What is Protected Port ?

protected-port-topology

Protected Ports are one of the security mechanisms used on switch world. By default all the switch ports are unprotected and equal. But with Protected Port Configuration, some ports are filtered an restricted to access each other.

 

If you configure a port as protected, data traffic on Layer 2 is not transfered to other protected ports on this broadcast domain (or switch stack). Only control traffic is sent to these ports. To provide data traffic between these ports a layer 3 device is required. But if you use protected ports, you do not need this.

protected-port-topology

Simply we can say that Protected Ports do not send and receive traffic each other. But, they can send and receive traffic withother ports.

 

Think about the above topology. Here, when we configure the server ports on the switch as “Protected Port”, these port can not send /receive data traffic between themselves.
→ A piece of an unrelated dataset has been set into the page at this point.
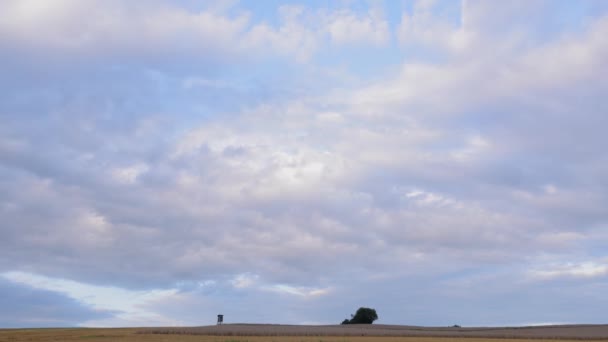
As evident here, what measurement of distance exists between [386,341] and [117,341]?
31075mm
They can only send data traffic to unprotected ports and receive data traffic from them too. As you see, the unconfigured ports are unprotected by default.

 

Protected Ports can be used on one switch or on multiple switches that represents a single switch logically. Protected ports on the same switch or in different switch but in the same broadcast domain can not send/receive data traffic each other.

 

Below, there is an example topology that has two switch that has only one broadcast domain. In this topology, configured protected ports are in different switches. Althought this, they behave like on the same switch and protected ports are restricted to send and receive data traffic eachother. Server B can reach the PC, because it is connected to unprohibited port.

 

protected-port-configuration

By using Protected Ports, attacks or other harmfull behaviours are restricted on specific ports. This is not only for attack like behaviours. If you do not want some ports not to communicate, you can use Protected Ports.